National Profile of Local Health Departments, 2008

Conducted by the National Association of County and City Health Officials (NACCHO), the purpose of this survey of local health departments (LHDs) was to advance and support the development of a database for LHDs to describe and understand their structure, function, and capacities.

Each LHD in the United States received a questionnaire with a set of core questions. In addition, some of the LHDs received one of three randomly assigned modules of supplemental questions. The core questions covered jurisdictional information, governance, funding, workforce (staffing levels, occupations employed, top executive education and licensure, and percentages of staff by gender, race, and Hispanic origin), LHD activities, health disparities, and community health assessment and planning.
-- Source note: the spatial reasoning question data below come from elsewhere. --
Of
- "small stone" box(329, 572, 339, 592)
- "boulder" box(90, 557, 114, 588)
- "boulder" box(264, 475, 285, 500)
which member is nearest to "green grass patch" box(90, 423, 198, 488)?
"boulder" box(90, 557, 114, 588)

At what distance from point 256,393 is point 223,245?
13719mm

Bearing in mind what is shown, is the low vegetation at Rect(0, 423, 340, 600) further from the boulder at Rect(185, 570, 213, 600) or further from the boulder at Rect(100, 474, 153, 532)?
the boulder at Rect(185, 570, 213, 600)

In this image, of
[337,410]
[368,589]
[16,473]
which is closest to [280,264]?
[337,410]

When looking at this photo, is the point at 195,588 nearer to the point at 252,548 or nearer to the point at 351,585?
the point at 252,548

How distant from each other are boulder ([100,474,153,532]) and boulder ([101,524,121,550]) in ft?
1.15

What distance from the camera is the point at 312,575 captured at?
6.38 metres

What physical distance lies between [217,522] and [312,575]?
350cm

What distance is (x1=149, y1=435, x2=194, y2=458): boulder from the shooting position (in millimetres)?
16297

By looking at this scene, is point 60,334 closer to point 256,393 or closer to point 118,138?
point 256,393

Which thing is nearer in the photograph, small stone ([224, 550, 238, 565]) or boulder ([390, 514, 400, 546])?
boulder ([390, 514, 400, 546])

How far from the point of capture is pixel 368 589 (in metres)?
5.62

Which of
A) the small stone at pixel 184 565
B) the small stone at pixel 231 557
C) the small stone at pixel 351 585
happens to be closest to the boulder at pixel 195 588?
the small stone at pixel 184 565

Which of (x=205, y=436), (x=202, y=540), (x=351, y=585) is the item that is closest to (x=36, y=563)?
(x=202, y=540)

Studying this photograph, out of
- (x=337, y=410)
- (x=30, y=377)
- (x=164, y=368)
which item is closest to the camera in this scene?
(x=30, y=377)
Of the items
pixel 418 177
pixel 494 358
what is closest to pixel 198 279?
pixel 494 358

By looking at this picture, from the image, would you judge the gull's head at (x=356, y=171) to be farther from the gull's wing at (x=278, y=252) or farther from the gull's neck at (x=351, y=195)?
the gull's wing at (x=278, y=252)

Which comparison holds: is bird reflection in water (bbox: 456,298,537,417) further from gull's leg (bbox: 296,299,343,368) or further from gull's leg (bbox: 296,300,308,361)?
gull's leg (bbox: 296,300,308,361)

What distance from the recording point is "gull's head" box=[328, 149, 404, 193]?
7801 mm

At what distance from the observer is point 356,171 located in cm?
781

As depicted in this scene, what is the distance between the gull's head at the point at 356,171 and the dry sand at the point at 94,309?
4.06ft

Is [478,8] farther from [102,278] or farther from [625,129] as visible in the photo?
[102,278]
The surveyed LHD activities include immunization, screening for diseases and conditions, treatment for communicable diseases, maternal and child health, epidemiology and surveillance activities, and regulation, inspection and/or licensing activities.

Topics covered by Module 1 include awareness and use of NACCHO’s operational definition of a functional local health department, familiarity with a voluntary national accreditation program (VNAP) for state and local health departments, LHD promotional activities, use of the logo and tagline that NACCHO developed for local governmental public health, and characteristics of LHD Web sites. Module 2 examined human resources, awareness and use of core competencies related to public health, interaction with academic institutions, internal agency strategic planning, sharing of resources with other LHDs, and information technology. Finally, Module 3 asked about community health assessment and health improvement planning, essential services and activities, land use planning, policy-making and advocacy, partnership and collaboration with other organizations, and access to health care services.